Re: The Central Trust Bank
Jefferson City, Missouri
Application for Consent to Purchase Assets and Assume Liabilities
ORDER AND BASIS FOR CORPORATION APPROVAL
Pursuant to Section 18(c) and other provisions of the Federal Deposit Insurance Act ("FDIC Act"), The Central Trust Bank, Jefferson City, Missouri ("Applicant"), an insured state nonmember bank with total assets of $1,139,578,000 and total deposits of $666,362,000 as of March 31, 2000, has filed an application for the Federal Deposit Insurance Corporation's ("FDIC" or "Corporation") consent to acquire the assets of and assume liability to pay deposits of the California, Missouri branch of Union Planters Bank, N.A., Memphis, Tennessee ("Target"), an insured national bank. Applicant will close the Target branch and provide services to depositors from its two existing California, Missouri branches. Notice of the proposed transaction, in form approved by the Corporation, has been published pursuant to the FDIC Act.

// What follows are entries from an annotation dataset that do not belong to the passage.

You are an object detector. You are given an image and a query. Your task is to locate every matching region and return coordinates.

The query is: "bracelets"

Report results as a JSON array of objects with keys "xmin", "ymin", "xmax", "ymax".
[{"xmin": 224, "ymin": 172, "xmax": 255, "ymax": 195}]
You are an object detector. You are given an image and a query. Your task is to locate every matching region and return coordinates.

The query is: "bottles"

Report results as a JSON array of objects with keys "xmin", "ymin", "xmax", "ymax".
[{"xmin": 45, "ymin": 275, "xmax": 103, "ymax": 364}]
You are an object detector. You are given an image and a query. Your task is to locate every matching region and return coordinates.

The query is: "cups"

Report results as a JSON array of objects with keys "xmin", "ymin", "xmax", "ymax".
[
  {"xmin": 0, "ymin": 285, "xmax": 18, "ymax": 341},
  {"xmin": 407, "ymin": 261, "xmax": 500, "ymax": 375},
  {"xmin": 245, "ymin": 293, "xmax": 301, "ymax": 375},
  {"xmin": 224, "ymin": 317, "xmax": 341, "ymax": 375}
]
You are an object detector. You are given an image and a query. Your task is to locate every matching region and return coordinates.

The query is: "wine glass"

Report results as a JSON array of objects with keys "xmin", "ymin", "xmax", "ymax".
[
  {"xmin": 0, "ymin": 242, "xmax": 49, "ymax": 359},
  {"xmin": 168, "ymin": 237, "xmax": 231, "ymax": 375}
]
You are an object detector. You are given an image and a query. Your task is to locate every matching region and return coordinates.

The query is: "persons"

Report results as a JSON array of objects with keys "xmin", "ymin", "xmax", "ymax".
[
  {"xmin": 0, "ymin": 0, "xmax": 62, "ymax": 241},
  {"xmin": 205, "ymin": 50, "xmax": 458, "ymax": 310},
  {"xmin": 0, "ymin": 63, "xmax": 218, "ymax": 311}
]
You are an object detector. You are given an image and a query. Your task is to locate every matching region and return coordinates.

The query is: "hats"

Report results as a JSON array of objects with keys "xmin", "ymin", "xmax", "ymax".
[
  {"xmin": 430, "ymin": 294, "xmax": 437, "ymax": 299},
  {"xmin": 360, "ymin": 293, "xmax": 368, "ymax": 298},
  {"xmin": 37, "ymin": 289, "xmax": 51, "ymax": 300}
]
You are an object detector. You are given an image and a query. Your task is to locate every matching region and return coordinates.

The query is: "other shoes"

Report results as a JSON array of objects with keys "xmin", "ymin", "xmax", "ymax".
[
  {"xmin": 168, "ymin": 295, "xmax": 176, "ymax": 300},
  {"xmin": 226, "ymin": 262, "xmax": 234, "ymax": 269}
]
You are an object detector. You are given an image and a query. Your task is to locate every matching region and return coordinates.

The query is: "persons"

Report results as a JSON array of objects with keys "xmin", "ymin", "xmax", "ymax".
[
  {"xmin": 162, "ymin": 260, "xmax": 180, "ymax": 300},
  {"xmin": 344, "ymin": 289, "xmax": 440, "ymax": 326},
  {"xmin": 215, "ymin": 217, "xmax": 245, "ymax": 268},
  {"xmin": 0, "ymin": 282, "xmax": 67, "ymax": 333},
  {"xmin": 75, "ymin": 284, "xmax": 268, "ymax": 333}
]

In connection with the application, the Corporation has taken into consideration the competitive effects of the proposed transaction as reflected by the pre-merger and post-merger Herfindahl-Hirschman Index (HHI) of 2,157 and 2,498, respectively, a change of 341 points. The relevant geographic market includes all of Moniteau County, Missouri. As of June 30, 1999, two branch offices of a large regional bank controlled the largest portion of the relevant geographic markets share of deposits with $61,350,000 or 31.47 percent. Applicant controls the second largest market share of deposits with $45,568,000 or 23.28 percent and this market-share will increase to 30.68 percent post-merger.
In addition to the competitive impact of the proposed transaction, the Corporation has considered the financial and managerial resources, future prospects of the Applicant and the resultant bank, and the convenience and needs of the community to be served. Based on an assessment of the Applicant's CRA Statement, and other available information to be considered, no inconsistencies with the purposes of the CRA appear to exist. Having found favorably on all statutory factors and having considering all relevant material, including reports on the competitive factors furnished by the Attorney General, the Federal Reserve and the Office of Thrift Supervision, it is the Corporation's judgement that the application should be and hereby is approved.
The transaction shall not be consummated before the fifteenth day following the date of this Order or later than six months after the date of this Order, unless such period is extended for good cause by the Corporation. Until the proposed transaction becomes effective, the Corporation shall have the right to alter, suspend or withdraw its approval should any interim development be deemed to warrant such action.
By Order of the Associate Director of the Division of Supervision, acting pursuant to delegated authority for the Board of Director's of the Corporation.
Dated at Washington, D.C., this ________ day of July, 2000.